Back in January 2022, according to Vespucci Maritime, 13.8% of global capacity was unavailable due to delays in bottlenecks. By the end of August, this had declined to 7.9% of the global fleet being unavailable. Meaning that 50% of the capacity which was removed from the market in January had been released back into the market.
“On a year-on-year basis, this means a global capacity growth of approximately 10% in August,” Lars Jensen, CEO of Vespucci Maritime, said back in October. “If this pace of improvement continues, it implies that the effect of capacity reduction due to bottlenecks will be fully eliminated in Q1 2023.”
He said that from a fundamental global supply/demand perspective, there is no longer a fleet capacity shortage.
“We are now entering the phase where the market in places is now beginning to go below pre-pandemic levels as the correction downwards from the historical high turns into a price war driving rates down.”
The collapse in demand can be seen in comparison to pre-pandemic levels.
Demand measured in TEU has declined -2.6%, and demand measured in TEU Miles is now -7.6% lower than the level in 2019, he says.
“This rapid decline in demand is caused by the onset of an inventory correction, mainly by North American and European importers. Inventory corrections always have a severe impact on container volumes.
“Following an inventory correction, there is always a subsequent surge in demand as importers then strive to return to normal operations.

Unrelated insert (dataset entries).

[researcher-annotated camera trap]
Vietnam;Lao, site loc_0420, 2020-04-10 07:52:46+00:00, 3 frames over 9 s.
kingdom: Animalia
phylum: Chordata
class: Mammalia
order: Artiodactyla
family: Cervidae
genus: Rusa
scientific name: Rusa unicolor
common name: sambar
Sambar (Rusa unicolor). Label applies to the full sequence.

“This is, for example, what we saw in the surge of demand in 2010 following the financial crisis or in the summer of 2002 following the inventory-driven recession in the US in 2001.
“Suppose the world only sees a mild recession presently, and inventory correction is the main driver behind the collapse. In this case, we should expect a cargo surge already in summer 2023 and spot rates will surge again.
“However, suppose the world economy enters a more profound and prolonged recession on the back of inflation and geopolitical turmoil. In this case, we might see a subdued 2023 where the cargo surge only materializes in the lead-up to Chinese New Year 2024.
“In either case, the current collapse will cause a large amount of operational turmoil in the next few months as carriers will continue to blank large amounts of sailings in an effort to halt the slide in spot rates.”